Saturday, June 03, 2006
Travelogue - The bumpy ride to Ooty
The bumpy ride to Ooty wasn’t short of thrills and excitement. When we were tired of laughing at my uncle’s jokes we would look outside to see all the patterns the clouds would make in the blue sky. In the distance, the blue hills of Nilgiri gradually began to dominate the landscape giving us a foretaste of what was to come. The average ordinary trees began to be replaced by tall conifers and eucalyptus trees. Lurking in the greenery a pair of shiny eyes would suddenly manifest itself in the form of deer and nilgais. The odd wild elephant might also be found brushing its tusk against the tree bark as though this action were prescribed by a dentist! The big cats chose to stay hidden. The Bangalore-Ooty highway passes through the Bandipur and Mudumalai forest reserves. Although both boast of a decent tiger population there aren’t many who can claim to have seen any. One begins to wonder if this is all a hoax especially when one reads the rather suspicious message on the forest department website that cautions “Wild cat sightings are rare as they are masters of camouflage and prefer to stay hidden”.

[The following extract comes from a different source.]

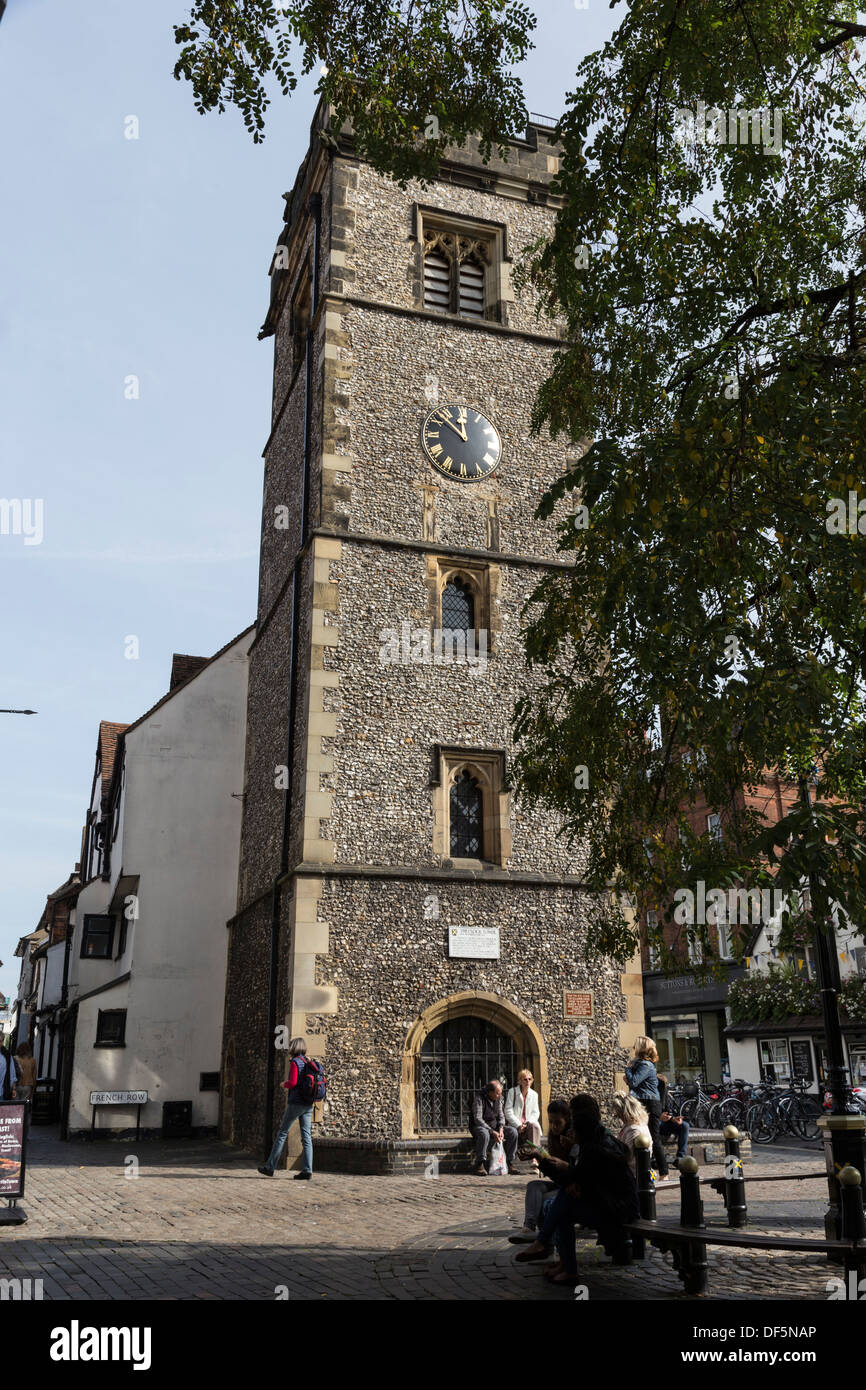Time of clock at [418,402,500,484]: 11:51
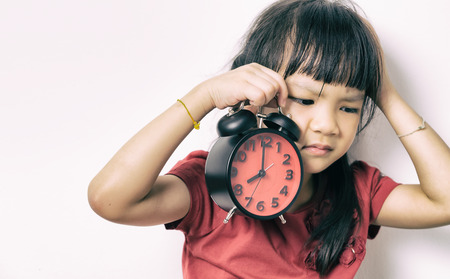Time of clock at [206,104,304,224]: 7:59
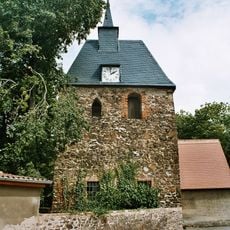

The road crept into the mountain and silently curled round it like a woolen muffler. As if on cue, the weather began to feel nippy. And it was peak summer! Spells of light rain lashed against the car windshield but did little to deter us from our quest for a good holiday. Miles and miles of forest are an album of beautiful images, enough to content the photographer in our minds. Every now and then at forest checkposts and state borders, human settlements mushroom awkwardly like patches of weed in a little homely garden. This is where we stopped for tea, grown amply in the slopes of the Nilgiri hills.
At Gudalur two roads leave for Ooty. One of them passes through the sleepy hill station of Coonoor, the other through the unending grasslands of Pykara that carpet the hilly slopes of Nilgiri. We chose the latter. Standing on the slopes at Pykara, one unselfconsciously looks for golf clubs and 18th holes. The view is an endless array of blue-green mountains punctuated by lakes and hilly streams. As our car trundled along the grassy slopes of Pykara, clouds and darkness finally got the better of the sun. Silence, darkness and chilly mountain air put me to sleep until the spluttering engine woke me up finally. It was 10 pm and we were finally in Ooty.